TASK TO COMPLETE:
Below are several entries. Transcribe exactly those lines that fall from the one with "[crowd-labeled camera trap]" through the one with "[camera trap, volunteer-labeled]", end lines included.

(Stored data)
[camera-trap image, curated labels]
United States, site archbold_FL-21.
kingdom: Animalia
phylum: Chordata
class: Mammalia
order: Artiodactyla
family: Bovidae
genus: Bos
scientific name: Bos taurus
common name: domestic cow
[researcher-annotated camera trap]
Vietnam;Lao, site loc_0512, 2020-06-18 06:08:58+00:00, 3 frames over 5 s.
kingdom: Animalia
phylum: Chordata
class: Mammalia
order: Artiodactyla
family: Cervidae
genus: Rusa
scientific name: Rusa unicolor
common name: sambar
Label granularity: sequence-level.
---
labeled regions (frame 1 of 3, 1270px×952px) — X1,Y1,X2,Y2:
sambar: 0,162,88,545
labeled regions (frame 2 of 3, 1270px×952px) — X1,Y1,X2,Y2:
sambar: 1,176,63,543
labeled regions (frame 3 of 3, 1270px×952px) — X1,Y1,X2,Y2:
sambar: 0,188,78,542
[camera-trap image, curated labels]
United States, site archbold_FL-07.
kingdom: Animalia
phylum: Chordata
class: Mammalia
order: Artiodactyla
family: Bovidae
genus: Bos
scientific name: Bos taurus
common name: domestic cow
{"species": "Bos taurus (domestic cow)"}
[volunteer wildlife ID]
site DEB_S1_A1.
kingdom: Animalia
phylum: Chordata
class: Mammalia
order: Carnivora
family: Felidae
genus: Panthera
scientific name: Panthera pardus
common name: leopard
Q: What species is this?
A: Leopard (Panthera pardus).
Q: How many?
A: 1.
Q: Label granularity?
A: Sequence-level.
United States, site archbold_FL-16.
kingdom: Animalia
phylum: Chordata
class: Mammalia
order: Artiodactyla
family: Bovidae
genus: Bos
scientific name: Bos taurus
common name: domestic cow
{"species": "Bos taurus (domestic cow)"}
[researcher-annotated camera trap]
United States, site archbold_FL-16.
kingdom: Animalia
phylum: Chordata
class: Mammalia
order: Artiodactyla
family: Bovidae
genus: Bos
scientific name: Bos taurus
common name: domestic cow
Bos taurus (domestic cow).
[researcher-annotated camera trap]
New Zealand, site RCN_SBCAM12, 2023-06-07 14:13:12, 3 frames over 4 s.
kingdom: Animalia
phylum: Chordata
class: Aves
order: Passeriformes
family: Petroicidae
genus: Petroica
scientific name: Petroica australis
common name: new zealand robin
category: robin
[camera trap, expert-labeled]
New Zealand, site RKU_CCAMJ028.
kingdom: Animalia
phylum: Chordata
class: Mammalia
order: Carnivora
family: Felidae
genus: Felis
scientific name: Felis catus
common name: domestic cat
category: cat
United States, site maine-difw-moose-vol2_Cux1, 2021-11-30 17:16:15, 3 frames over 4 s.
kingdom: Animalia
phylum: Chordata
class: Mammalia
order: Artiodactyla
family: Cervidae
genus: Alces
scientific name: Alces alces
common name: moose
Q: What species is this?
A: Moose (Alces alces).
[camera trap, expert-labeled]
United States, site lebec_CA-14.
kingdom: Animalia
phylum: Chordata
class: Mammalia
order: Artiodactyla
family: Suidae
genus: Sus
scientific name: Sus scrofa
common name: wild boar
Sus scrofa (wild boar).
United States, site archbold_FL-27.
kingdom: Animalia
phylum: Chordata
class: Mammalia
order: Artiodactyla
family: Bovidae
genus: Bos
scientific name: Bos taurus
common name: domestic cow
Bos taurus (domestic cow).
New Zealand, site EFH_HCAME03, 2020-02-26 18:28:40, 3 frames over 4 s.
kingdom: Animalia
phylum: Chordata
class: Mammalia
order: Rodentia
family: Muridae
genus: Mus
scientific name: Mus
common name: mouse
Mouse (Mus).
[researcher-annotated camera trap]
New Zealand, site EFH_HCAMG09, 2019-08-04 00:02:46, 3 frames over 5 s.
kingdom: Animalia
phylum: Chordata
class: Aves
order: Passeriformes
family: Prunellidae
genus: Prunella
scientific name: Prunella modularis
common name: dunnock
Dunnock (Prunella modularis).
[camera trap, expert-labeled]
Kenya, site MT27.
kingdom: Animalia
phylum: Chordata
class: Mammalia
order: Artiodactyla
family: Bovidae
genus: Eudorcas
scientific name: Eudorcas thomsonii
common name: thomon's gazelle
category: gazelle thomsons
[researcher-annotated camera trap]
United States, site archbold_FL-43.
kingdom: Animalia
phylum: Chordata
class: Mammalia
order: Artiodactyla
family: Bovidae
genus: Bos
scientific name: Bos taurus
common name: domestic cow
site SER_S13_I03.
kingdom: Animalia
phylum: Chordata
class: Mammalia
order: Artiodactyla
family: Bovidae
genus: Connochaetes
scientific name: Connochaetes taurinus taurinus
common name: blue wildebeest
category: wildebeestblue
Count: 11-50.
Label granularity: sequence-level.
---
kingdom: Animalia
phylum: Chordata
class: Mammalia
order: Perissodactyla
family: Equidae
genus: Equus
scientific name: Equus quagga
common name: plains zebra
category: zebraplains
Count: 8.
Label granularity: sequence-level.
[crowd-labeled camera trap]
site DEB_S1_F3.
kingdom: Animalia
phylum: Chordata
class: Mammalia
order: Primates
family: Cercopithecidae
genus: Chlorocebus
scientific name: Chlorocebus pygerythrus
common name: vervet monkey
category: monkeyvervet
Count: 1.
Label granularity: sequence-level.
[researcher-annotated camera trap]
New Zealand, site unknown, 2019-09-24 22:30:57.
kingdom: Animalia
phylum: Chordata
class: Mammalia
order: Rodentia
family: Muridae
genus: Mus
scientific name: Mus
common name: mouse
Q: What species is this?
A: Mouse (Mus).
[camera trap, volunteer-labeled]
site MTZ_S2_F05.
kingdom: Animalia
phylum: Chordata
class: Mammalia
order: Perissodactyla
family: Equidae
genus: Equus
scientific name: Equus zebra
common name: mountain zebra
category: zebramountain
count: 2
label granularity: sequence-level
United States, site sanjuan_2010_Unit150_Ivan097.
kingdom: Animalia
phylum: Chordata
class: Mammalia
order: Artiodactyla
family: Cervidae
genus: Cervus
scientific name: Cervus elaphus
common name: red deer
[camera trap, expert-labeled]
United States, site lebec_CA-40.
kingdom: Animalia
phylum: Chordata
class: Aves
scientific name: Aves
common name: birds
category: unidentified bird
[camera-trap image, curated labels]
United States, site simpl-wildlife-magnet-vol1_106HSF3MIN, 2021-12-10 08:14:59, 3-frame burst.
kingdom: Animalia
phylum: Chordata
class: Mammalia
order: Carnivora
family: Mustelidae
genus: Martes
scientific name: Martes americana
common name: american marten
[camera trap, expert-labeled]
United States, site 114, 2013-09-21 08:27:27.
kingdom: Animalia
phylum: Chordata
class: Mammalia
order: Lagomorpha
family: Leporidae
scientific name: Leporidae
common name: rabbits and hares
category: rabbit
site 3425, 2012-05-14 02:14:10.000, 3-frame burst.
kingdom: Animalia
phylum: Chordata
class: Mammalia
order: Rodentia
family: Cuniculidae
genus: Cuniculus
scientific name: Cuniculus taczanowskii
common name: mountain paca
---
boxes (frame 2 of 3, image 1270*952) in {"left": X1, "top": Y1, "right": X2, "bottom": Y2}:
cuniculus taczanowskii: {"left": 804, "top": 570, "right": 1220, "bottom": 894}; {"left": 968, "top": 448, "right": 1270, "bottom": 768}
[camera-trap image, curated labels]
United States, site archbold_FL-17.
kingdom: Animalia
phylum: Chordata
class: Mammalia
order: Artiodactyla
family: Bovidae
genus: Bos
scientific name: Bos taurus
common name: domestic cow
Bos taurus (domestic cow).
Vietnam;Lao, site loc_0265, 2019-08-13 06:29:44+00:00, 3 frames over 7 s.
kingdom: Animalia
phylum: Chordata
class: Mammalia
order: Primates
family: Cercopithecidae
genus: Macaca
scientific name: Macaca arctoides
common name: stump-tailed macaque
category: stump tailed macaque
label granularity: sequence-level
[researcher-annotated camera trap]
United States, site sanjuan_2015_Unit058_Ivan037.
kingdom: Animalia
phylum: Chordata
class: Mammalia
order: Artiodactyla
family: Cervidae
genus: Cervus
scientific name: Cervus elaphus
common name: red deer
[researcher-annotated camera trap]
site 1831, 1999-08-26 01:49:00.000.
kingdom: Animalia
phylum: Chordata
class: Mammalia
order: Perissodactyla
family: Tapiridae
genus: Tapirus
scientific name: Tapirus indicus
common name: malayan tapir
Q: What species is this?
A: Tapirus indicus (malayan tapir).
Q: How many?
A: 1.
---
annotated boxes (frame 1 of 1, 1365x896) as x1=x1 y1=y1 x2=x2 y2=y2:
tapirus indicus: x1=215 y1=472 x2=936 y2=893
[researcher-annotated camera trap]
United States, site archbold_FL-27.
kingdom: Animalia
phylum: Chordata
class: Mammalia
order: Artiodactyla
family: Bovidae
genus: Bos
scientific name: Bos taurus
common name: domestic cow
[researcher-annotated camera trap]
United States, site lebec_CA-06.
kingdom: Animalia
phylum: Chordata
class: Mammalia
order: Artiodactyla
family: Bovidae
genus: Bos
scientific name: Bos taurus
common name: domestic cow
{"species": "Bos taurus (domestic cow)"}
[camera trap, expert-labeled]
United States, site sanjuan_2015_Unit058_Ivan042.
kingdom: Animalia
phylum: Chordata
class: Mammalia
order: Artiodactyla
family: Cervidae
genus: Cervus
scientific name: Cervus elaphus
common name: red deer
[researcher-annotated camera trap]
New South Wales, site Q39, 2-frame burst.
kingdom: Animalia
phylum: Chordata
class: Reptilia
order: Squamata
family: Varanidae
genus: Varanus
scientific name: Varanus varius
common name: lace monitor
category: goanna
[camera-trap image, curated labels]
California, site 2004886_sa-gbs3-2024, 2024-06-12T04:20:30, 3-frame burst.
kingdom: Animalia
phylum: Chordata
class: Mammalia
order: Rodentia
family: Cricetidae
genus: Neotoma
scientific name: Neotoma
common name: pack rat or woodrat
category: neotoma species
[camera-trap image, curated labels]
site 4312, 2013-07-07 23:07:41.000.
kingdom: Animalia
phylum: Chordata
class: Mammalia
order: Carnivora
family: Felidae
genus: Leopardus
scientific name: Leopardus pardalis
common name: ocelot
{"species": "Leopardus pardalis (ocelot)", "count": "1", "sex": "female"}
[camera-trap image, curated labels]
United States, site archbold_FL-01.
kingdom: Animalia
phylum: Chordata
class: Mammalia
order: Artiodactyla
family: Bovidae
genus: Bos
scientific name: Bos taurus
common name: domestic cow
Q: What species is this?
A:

PROBLEM SOLUTION:
[crowd-labeled camera trap]
site DEB_S1_F3.
kingdom: Animalia
phylum: Chordata
class: Mammalia
order: Primates
family: Cercopithecidae
genus: Chlorocebus
scientific name: Chlorocebus pygerythrus
common name: vervet monkey
category: monkeyvervet
Count: 1.
Label granularity: sequence-level.
[researcher-annotated camera trap]
New Zealand, site unknown, 2019-09-24 22:30:57.
kingdom: Animalia
phylum: Chordata
class: Mammalia
order: Rodentia
family: Muridae
genus: Mus
scientific name: Mus
common name: mouse
Q: What species is this?
A: Mouse (Mus).
[camera trap, volunteer-labeled]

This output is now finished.